• Actions to take:
a: In the essay on hypocrisy, rewrite the paragraph beginning "People often attack frontier AI labs" as a shorter bulleted list that keeps its main points.
b: List every category name that appears in the numbered headings (0 through 3) of the essay on hypocrisy.

---------- Page

Reformative Hypocrisy, and Paying Close Enough Attention to Selectively Reward It.

People often attack frontier AI labs for “hypocrisy” when the labs admit publicly that AI is an extinction threat to humanity. Often these attacks ignore the difference between various kinds of hypocrisy, some of which are good, including what I’ll call “reformative hypocrisy”. Attacking good kinds of hypocrisy can be actively harmful for humanity’s ability to survive, and as far as I can tell we (humans) usually shouldn’t do that when our survival is on the line. Arguably, reformative hypocrisy shouldn’t even be called hypocrisy, due to the negative connotations of “hypocrisy”. That said, bad forms of hypocrisy can be disguised as the reformative kind for long periods, so it’s important to pay enough attention to hypocrisy to actually figure out what kind it is.

Here’s what I mean, by way of examples:

***

0. No Hypocrisy —
Lab: “Building AGI without regulation shouldn’t be allowed. Since there’s no AGI regulation, I’m not going to build AGI.”
Meanwhile, the lab doesn’t build AGI. This is a case of honest behavior, and what many would consider very high integrity. However, it’s not obviously better, and arguably sometimes worse, than...

1. Reformative Hypocrisy:
Lab: “Absent adequate regulation for it, building AGI shouldn’t be allowed at all, and right now there is no adequate regulation for it. Anyway, I’m building AGI, and calling for regulation, and making lots of money as I go, which helps me prove the point that AGI is powerful and needs to be regulated.”
Meanwhile, the lab builds AGI and calls for regulation. So, this is a case of honest hypocrisy. I think this is straightforwardly better than...

2. Erosive Hypocrisy:
Lab: “Building AGI without regulation shouldn’t be allowed, but it is, so I’m going to build it anyway and see how that goes; the regulatory approach to safety is hopeless.”
Meanwhile, the lab builds AGI and doesn’t otherwise put efforts into supporting regulation. This could also be a case of honest hypocrisy, but it erodes the norm that AGI should regulated rather than supporting it.

Some even worse forms of hypocrisy include...

3. Dishonest Hypocrisy, which comes in at least two importantly distinct flavors:

a) feigning abstinence:
Lab: “AGI shouldn’t be allowed.”
Meanwhile, the lab secretly builds AGI, contrary to what one might otherwise guess according to their stance that building AGI is maybe a bad thing, from a should-it-be-allowed perspective.

--------------------
---------- Data block

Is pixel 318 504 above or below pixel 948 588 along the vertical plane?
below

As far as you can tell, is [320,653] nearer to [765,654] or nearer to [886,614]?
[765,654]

--------------------

• The answers:
a:
- Frontier AI labs are often attacked as hypocrites when they publicly admit AI is an extinction threat to humanity.
- These attacks often ignore that there are different kinds of hypocrisy, some of them good, such as "reformative hypocrisy."
- Attacking the good kinds can actively harm humanity's ability to survive, so people usually shouldn't do it when survival is at stake.
- Because "hypocrisy" has negative connotations, reformative hypocrisy arguably shouldn't be called hypocrisy at all.
- Bad forms of hypocrisy can pass as the reformative kind for long periods, so it matters to look closely enough to tell which kind is present.

b:
- No Hypocrisy
- Reformative Hypocrisy
- Erosive Hypocrisy
- Dishonest Hypocrisy